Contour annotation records
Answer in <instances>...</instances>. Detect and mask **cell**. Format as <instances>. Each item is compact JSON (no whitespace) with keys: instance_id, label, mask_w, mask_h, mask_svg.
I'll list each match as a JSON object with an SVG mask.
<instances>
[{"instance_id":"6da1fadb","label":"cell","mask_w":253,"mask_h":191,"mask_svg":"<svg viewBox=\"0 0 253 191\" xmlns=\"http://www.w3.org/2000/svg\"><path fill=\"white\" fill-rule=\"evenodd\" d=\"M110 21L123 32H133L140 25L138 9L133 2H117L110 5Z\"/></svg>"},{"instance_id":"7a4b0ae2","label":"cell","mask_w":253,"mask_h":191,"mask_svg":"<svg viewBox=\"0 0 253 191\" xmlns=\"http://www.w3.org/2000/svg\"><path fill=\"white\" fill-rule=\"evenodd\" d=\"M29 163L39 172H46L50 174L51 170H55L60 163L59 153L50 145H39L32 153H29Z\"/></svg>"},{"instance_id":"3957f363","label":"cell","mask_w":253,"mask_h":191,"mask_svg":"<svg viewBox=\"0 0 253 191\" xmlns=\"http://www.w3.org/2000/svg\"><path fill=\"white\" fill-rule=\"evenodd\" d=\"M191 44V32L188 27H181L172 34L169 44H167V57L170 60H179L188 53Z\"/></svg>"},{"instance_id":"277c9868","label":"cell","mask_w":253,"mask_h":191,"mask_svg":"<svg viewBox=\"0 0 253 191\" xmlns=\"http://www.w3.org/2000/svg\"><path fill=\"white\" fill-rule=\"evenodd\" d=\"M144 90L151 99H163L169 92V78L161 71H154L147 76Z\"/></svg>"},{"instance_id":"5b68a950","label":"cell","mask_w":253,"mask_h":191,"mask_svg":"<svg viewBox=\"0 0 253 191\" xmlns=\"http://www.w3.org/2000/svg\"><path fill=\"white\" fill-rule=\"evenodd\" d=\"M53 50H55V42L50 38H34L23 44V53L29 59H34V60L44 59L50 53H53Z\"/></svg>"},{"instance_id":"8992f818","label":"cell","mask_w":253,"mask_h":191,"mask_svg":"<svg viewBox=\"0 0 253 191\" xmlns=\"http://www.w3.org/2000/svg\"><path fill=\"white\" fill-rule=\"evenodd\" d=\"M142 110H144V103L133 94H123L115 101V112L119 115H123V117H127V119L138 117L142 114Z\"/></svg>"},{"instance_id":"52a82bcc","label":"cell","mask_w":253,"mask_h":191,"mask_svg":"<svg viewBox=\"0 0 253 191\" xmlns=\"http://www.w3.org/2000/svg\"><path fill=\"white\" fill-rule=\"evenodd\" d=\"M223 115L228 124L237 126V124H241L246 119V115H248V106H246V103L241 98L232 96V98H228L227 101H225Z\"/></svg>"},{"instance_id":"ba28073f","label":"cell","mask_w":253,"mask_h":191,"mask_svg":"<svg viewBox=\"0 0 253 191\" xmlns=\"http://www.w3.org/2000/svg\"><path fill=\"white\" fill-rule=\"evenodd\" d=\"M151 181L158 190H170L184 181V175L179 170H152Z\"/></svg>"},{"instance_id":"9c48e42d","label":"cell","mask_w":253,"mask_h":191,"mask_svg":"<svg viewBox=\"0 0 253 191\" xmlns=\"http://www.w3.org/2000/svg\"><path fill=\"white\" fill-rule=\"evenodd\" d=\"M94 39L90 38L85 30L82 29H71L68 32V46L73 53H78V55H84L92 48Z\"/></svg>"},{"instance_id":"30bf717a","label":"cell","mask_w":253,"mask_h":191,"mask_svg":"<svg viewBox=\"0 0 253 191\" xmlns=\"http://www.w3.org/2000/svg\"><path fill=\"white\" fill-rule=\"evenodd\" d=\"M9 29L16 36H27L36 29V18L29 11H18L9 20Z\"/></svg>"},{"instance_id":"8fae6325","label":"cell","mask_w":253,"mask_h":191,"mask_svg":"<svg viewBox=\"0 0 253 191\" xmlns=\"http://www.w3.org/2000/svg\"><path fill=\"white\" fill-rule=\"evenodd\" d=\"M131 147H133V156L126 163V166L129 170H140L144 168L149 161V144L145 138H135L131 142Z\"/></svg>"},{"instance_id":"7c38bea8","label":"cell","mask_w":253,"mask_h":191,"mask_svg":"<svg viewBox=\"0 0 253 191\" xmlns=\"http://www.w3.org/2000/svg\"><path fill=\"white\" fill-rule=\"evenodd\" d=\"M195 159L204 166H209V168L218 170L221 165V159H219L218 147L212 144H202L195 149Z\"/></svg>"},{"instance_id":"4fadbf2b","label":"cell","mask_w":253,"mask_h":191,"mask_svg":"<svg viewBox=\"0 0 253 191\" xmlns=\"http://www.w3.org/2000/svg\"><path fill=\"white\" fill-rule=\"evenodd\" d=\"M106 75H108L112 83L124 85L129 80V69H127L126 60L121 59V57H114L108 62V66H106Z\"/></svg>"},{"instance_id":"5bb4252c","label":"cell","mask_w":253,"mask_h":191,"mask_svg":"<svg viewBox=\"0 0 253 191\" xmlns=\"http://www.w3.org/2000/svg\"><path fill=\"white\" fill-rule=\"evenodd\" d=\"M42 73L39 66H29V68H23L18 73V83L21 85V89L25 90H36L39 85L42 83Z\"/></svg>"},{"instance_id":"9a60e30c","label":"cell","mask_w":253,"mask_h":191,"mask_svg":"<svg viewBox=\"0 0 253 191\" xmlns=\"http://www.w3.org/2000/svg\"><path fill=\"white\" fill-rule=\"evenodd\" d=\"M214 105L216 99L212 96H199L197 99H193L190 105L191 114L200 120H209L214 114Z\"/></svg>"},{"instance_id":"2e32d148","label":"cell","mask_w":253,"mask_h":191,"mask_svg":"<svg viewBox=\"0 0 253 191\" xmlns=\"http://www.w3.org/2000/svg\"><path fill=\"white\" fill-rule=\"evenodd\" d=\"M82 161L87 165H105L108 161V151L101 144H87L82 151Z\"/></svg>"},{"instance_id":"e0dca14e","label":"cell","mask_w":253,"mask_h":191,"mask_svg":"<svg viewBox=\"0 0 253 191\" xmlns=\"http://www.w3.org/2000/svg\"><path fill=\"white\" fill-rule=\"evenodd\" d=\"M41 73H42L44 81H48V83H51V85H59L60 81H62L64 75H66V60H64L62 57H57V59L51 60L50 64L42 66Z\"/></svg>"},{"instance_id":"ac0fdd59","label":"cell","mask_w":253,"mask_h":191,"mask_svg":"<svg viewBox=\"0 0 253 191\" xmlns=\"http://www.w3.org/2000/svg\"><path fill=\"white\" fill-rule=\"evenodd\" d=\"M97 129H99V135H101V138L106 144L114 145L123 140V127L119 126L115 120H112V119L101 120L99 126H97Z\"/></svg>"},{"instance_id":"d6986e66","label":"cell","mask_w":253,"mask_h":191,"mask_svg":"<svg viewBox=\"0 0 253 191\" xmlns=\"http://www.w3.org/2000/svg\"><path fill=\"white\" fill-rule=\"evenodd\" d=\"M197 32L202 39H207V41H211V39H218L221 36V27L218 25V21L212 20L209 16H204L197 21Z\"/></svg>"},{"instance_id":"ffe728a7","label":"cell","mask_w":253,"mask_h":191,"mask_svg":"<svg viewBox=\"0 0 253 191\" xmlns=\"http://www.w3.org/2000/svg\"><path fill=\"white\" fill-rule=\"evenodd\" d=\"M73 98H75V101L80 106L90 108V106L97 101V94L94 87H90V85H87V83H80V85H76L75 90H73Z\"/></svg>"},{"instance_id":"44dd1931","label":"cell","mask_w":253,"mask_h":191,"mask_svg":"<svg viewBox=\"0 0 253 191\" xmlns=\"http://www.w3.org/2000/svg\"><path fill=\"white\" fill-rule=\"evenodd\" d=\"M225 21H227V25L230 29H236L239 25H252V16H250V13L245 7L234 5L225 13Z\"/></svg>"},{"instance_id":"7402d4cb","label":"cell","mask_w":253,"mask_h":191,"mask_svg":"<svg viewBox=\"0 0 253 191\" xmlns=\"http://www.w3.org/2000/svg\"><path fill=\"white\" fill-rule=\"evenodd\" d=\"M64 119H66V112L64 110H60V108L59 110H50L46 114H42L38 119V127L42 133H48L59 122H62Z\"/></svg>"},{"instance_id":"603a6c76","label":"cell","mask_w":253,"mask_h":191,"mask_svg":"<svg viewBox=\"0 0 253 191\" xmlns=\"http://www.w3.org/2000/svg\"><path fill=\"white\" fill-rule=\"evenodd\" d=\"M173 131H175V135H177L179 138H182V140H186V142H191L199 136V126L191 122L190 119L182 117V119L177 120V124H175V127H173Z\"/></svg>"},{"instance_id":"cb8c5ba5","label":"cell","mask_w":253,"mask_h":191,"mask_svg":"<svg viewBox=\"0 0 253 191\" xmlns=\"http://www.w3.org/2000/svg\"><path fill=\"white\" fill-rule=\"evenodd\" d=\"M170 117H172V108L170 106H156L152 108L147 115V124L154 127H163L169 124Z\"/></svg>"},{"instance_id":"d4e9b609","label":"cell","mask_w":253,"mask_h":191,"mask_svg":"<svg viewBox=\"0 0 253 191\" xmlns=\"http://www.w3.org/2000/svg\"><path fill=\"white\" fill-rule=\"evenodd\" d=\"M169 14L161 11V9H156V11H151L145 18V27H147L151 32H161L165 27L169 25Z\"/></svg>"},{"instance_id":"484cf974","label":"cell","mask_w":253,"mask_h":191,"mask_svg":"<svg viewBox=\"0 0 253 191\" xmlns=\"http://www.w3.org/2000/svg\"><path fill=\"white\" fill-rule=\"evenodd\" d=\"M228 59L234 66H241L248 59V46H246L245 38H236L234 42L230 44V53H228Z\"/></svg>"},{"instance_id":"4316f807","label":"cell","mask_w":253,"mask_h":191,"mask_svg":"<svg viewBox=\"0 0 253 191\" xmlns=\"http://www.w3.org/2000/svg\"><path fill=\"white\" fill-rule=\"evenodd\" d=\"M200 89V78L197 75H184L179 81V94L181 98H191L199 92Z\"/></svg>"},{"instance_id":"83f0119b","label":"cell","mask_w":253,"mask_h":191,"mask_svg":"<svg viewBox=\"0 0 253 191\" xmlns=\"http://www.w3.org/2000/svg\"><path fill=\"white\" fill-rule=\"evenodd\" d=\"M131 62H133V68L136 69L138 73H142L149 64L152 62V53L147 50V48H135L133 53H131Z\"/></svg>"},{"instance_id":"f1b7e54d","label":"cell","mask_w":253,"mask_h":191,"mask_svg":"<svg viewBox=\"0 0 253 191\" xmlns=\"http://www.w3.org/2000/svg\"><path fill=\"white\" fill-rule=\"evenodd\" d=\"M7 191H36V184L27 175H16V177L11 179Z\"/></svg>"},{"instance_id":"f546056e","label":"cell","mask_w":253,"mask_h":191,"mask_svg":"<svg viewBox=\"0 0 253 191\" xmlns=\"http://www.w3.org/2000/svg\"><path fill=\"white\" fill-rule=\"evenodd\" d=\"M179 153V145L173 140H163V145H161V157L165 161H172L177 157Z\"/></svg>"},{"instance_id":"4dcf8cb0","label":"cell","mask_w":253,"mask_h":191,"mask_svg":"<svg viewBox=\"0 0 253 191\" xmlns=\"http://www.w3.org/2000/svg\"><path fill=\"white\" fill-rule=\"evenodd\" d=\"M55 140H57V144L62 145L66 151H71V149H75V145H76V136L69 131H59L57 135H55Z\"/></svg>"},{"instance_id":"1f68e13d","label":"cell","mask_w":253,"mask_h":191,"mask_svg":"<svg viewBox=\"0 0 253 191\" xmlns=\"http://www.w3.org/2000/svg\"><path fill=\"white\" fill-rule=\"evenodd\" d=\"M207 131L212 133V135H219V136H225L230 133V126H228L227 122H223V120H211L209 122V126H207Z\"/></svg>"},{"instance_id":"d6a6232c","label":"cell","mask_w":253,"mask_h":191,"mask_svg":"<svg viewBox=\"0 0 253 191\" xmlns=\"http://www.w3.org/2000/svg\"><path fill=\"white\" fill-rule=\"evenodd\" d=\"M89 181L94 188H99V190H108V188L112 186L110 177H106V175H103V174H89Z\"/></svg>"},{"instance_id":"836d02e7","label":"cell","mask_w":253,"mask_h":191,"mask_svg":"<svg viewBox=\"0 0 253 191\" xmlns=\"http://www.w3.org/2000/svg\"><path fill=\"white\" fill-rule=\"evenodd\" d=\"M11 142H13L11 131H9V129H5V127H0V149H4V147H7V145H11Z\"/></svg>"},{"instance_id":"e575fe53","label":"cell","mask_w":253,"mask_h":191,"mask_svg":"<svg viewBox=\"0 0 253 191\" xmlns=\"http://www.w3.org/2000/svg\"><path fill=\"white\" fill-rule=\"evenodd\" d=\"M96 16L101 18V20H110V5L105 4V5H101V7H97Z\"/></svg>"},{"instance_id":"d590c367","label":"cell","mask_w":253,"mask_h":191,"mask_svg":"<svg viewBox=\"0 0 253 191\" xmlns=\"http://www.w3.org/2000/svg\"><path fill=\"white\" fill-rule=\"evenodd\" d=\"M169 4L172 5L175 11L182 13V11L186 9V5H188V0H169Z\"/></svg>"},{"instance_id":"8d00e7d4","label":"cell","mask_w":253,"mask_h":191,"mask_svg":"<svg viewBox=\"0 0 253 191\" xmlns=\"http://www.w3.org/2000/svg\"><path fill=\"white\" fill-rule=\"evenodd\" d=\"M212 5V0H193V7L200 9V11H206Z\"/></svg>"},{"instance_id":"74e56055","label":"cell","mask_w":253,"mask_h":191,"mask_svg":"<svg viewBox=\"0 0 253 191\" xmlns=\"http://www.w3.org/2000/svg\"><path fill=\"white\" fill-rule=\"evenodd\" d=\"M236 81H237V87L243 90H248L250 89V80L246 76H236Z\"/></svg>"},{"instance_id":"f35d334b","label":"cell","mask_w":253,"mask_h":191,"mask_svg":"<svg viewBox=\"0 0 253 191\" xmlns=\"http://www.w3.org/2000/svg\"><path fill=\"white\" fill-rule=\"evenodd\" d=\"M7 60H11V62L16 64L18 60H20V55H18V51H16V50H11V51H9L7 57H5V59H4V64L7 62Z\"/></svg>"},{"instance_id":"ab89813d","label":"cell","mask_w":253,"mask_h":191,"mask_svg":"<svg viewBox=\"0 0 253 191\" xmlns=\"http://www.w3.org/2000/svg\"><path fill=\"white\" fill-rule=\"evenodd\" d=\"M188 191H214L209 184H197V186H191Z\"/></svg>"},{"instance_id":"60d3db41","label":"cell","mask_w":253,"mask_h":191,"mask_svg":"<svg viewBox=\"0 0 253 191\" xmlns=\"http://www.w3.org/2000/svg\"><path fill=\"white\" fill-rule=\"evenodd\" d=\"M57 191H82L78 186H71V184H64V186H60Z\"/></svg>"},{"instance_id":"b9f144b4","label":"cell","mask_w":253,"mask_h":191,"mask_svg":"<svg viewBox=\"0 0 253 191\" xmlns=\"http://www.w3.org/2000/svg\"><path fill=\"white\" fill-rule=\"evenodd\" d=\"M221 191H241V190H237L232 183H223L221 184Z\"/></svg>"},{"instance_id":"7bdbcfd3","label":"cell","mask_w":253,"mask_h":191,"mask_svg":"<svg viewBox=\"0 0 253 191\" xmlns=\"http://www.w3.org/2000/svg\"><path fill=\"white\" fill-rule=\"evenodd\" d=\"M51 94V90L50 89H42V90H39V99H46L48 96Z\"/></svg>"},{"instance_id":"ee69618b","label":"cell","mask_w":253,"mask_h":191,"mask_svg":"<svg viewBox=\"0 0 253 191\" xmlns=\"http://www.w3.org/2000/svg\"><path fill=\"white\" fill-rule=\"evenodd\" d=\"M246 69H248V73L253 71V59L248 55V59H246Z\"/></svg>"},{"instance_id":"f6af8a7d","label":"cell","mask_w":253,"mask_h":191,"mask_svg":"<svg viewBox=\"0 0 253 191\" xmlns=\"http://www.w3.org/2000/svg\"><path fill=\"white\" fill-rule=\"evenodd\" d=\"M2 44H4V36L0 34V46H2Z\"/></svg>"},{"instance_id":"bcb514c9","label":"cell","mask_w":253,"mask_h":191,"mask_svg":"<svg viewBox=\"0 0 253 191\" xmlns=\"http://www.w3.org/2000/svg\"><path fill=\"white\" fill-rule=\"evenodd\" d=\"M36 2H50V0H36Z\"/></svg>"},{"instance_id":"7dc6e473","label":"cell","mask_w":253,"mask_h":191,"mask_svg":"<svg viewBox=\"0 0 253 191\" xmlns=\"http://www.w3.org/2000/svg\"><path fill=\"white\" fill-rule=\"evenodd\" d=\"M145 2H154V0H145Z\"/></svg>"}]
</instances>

● WHAT IS NEEDED:
Collect every line of the data above that contains the word "with".

● RESULT FOR THIS EXERCISE:
Answer in <instances>...</instances>. Detect and mask **cell**. Format as <instances>. Each item is compact JSON (no whitespace) with keys: instance_id, label, mask_w, mask_h, mask_svg.
I'll list each match as a JSON object with an SVG mask.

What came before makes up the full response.